■ EXERCISE BRIEF: Use the entries below and reproduce exactly the lines from the one containing "family: Equidae" down to the one containing "New Zealand, site", both of them included.

■ DATASET ENTRIES:

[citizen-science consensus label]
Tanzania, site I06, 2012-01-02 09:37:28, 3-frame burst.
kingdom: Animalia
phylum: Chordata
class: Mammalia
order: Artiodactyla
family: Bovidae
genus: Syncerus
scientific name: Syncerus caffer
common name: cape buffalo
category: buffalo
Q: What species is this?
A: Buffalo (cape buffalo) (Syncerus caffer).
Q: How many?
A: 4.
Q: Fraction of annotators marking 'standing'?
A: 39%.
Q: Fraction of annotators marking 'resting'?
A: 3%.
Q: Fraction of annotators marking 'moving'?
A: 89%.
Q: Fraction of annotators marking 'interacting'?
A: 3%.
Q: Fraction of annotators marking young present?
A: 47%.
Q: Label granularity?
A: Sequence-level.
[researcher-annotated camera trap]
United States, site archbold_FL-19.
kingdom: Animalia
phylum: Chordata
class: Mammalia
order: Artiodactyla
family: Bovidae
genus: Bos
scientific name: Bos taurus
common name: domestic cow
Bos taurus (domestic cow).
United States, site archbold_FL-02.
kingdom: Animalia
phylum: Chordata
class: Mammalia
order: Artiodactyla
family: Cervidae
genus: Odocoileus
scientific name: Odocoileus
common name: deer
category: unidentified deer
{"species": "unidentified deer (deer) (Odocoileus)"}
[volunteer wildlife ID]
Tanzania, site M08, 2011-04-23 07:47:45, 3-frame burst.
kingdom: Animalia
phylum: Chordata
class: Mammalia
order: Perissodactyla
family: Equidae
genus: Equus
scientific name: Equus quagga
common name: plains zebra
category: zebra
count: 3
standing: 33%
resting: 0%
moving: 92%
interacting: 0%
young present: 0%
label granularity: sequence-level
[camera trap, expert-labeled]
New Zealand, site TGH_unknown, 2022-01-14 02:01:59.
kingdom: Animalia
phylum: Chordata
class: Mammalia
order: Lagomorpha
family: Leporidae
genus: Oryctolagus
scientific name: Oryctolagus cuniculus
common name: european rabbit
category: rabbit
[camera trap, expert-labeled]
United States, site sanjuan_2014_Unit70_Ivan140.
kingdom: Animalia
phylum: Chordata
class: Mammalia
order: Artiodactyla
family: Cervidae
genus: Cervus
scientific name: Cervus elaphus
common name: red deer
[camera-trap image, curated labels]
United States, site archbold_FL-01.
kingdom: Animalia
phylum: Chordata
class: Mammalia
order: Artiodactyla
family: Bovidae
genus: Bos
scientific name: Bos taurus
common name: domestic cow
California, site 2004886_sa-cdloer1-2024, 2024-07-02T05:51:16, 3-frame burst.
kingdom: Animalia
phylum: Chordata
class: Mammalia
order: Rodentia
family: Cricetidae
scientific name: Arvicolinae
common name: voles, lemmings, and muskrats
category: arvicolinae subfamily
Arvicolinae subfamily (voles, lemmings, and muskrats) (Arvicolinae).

■ TASK RESULT:
family: Equidae
genus: Equus
scientific name: Equus quagga
common name: plains zebra
category: zebra
count: 3
standing: 33%
resting: 0%
moving: 92%
interacting: 0%
young present: 0%
label granularity: sequence-level
[camera trap, expert-labeled]
New Zealand, site TGH_unknown, 2022-01-14 02:01:59.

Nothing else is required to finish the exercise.